Follow these steps in order. Do not skip steps or call `scrape_start` before `scrape_analyze_columns` completes.

### Step 1 — Detect tables

```bash
datalens-mcp-call scrape_detect_tables '{"url":"https://example.com","prompt":"article list"}'
```

Returns a list of detected table structures with `rootSelector`, `itemSelector`, `documentInfoPath`. Pick the best matching table and copy those three values for subsequent steps.

If the page requires login, ask the user to log in in Chrome first, then re-run this command.
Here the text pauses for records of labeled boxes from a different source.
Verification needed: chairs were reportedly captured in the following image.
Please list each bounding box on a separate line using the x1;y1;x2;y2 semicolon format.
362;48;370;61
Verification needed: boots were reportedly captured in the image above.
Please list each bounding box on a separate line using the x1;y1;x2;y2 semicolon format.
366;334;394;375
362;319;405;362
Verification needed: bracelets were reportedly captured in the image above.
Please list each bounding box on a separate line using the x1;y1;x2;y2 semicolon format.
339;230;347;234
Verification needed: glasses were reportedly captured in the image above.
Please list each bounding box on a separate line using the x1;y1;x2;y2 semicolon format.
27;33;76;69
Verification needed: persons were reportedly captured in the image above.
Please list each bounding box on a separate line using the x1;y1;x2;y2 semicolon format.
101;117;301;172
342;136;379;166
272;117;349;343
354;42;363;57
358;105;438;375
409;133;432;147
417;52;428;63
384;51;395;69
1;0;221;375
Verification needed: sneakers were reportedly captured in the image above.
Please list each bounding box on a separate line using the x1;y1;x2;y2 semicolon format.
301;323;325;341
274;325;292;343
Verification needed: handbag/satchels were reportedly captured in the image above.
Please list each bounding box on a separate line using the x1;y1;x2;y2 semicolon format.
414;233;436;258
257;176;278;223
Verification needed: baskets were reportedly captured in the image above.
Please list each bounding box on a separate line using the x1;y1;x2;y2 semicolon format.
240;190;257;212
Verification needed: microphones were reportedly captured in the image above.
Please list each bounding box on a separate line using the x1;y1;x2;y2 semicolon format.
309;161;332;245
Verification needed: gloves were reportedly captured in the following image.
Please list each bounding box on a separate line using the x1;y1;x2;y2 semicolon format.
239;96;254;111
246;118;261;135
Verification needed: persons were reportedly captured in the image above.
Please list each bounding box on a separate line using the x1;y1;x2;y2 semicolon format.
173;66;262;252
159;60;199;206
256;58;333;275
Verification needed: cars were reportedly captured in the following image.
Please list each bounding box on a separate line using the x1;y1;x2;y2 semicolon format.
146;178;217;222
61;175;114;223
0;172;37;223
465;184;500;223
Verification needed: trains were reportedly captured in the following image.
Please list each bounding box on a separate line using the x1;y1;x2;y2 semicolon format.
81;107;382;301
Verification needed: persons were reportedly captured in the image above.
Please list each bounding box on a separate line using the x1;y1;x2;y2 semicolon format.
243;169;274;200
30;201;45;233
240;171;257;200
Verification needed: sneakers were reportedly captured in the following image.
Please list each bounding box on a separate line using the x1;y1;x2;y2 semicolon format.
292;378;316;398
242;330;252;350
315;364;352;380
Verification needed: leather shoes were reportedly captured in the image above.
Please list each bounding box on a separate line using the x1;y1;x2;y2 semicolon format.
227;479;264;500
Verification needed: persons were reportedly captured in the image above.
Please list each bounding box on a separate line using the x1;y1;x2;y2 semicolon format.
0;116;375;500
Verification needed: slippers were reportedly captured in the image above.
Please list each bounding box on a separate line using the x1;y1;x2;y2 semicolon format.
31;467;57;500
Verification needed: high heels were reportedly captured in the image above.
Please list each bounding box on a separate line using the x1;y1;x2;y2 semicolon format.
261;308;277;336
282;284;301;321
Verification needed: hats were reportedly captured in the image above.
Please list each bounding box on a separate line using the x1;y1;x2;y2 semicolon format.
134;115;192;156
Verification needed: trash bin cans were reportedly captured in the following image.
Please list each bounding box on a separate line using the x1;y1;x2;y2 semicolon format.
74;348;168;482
### Step 2 (optional) — Inspect tree for expand buttons

```bash
datalens-mcp-call scrape_get_table_tree '{"rootSelector":"<from step 1>","itemSelector":"<from step 1>","documentInfoPath":"<from step 1>"}'
```

Use when the data has nested replies, collapsed rows, or "load more" buttons. Inspect the `_uid`-annotated tree in the output to identify expand button UIDs.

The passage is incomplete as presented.